--- Start DATA TO USE ---
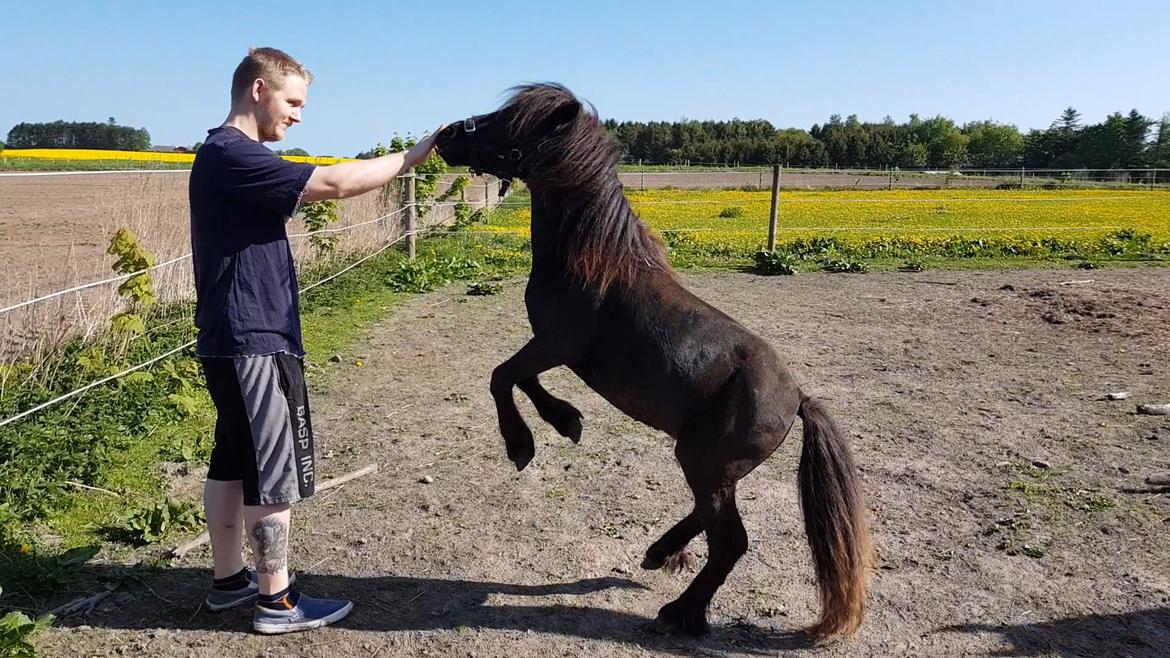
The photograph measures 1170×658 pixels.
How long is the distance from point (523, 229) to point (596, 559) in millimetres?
15708

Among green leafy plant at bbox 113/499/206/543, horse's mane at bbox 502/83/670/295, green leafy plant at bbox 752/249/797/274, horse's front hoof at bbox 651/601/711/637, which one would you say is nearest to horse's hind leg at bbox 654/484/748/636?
horse's front hoof at bbox 651/601/711/637

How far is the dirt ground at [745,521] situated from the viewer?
10.5 feet

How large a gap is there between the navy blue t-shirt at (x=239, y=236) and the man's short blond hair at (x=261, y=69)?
0.18 metres

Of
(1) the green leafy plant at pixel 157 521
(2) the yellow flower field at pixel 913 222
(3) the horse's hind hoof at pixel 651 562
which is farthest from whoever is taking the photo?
(2) the yellow flower field at pixel 913 222

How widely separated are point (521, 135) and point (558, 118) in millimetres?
162

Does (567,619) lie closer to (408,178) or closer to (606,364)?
(606,364)

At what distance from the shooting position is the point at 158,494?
437 centimetres

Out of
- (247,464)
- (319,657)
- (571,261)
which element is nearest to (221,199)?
(247,464)

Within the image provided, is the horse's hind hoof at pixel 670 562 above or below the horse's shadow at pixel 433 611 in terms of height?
above

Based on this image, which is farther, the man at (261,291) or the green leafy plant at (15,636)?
the man at (261,291)

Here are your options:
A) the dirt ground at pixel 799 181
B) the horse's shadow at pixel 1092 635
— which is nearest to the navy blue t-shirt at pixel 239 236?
the horse's shadow at pixel 1092 635

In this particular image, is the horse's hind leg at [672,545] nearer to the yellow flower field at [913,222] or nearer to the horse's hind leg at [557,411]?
the horse's hind leg at [557,411]

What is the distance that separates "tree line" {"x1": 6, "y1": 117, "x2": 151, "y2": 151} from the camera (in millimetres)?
52094

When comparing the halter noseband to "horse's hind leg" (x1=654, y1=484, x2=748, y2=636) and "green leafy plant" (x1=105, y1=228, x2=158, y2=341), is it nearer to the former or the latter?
"horse's hind leg" (x1=654, y1=484, x2=748, y2=636)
--- End DATA TO USE ---
PROMPT: Could you copy out every line of the data above word for word, leaving the pictures out?

EXERCISE SOLUTION:
The photograph measures 1170×658 pixels.
How long is the distance from point (523, 229) to point (596, 559) in millimetres?
15708

Among green leafy plant at bbox 113/499/206/543, horse's mane at bbox 502/83/670/295, green leafy plant at bbox 752/249/797/274, horse's front hoof at bbox 651/601/711/637, which one would you say is nearest to horse's hind leg at bbox 654/484/748/636?
horse's front hoof at bbox 651/601/711/637

How far is the dirt ground at [745,521] situated from the viewer?
10.5 feet

How large a gap is there between the navy blue t-shirt at (x=239, y=236) and the man's short blond hair at (x=261, y=69)?
0.18 metres

Of
(1) the green leafy plant at pixel 157 521
(2) the yellow flower field at pixel 913 222
(3) the horse's hind hoof at pixel 651 562
which is farthest from whoever is taking the photo?
(2) the yellow flower field at pixel 913 222

How widely separated are point (521, 135) and point (558, 118) in millimetres?
162

Does (567,619) lie closer to (408,178) or closer to (606,364)?
(606,364)

At what distance from the shooting position is the point at 158,494?
437 centimetres

Out of
- (247,464)
- (319,657)
- (571,261)
which element is nearest to (221,199)?
(247,464)

Within the image provided, is the horse's hind hoof at pixel 670 562 above or below the horse's shadow at pixel 433 611 in terms of height?
above

Based on this image, which is farther, the man at (261,291) or the green leafy plant at (15,636)?
the man at (261,291)

Here are your options:
A) the dirt ground at pixel 799 181
B) the horse's shadow at pixel 1092 635
— which is nearest to the navy blue t-shirt at pixel 239 236?
the horse's shadow at pixel 1092 635

In this particular image, is the horse's hind leg at [672,545] nearer to the yellow flower field at [913,222] or nearer to the horse's hind leg at [557,411]?
the horse's hind leg at [557,411]

What is the distance that separates "tree line" {"x1": 6, "y1": 117, "x2": 151, "y2": 151} from the camera (in millimetres)?
52094

When comparing the halter noseband to "horse's hind leg" (x1=654, y1=484, x2=748, y2=636) and "green leafy plant" (x1=105, y1=228, x2=158, y2=341), is it nearer to the former or the latter?
"horse's hind leg" (x1=654, y1=484, x2=748, y2=636)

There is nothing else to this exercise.